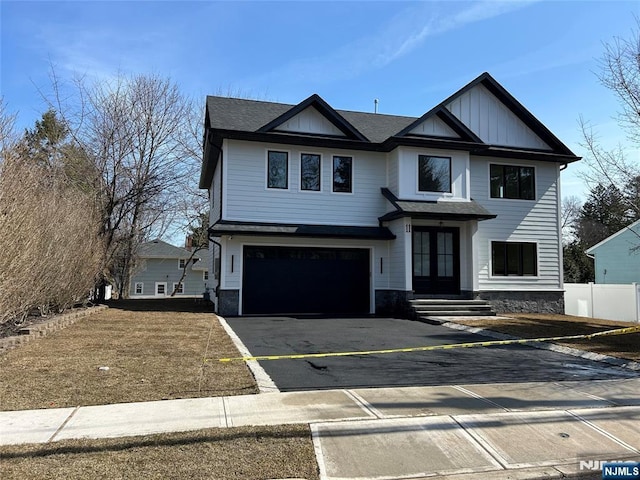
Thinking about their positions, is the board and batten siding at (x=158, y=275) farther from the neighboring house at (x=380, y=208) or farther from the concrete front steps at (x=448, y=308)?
the concrete front steps at (x=448, y=308)

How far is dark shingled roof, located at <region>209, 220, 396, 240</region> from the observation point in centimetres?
1622

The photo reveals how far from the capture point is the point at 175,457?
168 inches

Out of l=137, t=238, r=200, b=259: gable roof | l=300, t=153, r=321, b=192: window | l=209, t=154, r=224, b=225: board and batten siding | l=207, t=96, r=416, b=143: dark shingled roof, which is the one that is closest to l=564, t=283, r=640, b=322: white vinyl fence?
l=207, t=96, r=416, b=143: dark shingled roof

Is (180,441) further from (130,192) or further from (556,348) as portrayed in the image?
(130,192)

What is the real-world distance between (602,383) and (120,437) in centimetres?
646

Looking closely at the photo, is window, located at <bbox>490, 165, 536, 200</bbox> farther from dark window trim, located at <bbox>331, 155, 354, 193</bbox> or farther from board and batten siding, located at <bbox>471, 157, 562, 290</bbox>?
dark window trim, located at <bbox>331, 155, 354, 193</bbox>

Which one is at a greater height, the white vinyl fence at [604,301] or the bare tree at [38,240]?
the bare tree at [38,240]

★ ★ ★

• **Given request**
Update all the records above by replacing "board and batten siding" with "vertical plank siding", keeping everything else the same, and omit the pictures.

• **Answer**
Thinking about their positions, is the vertical plank siding at (x=158, y=275) farther from the neighboring house at (x=380, y=208) or farther from the concrete front steps at (x=448, y=308)?
the concrete front steps at (x=448, y=308)

How far is dark shingled roof, located at <region>209, 220, 396, 240</region> from the observation point in centimetres?
1622

The photo reveals how far from the capture point is the point at 175,457?
168 inches

Out of l=137, t=238, r=200, b=259: gable roof | l=300, t=153, r=321, b=192: window | l=209, t=154, r=224, b=225: vertical plank siding | l=207, t=96, r=416, b=143: dark shingled roof, which is the one that is closest to l=564, t=283, r=640, b=322: white vinyl fence?
l=207, t=96, r=416, b=143: dark shingled roof

Is (180,441) further from (130,192) or further from (556,348) as portrayed in the image?
(130,192)

What is the real-world distance between (602,383) and (120,437) in centimetres?
646

Looking closely at the photo, is window, located at <bbox>490, 165, 536, 200</bbox> farther from dark window trim, located at <bbox>331, 155, 354, 193</bbox> or farther from vertical plank siding, located at <bbox>471, 157, 562, 290</bbox>?
dark window trim, located at <bbox>331, 155, 354, 193</bbox>

Which one is at a greater height, the white vinyl fence at [604,301] or the bare tree at [38,240]?
the bare tree at [38,240]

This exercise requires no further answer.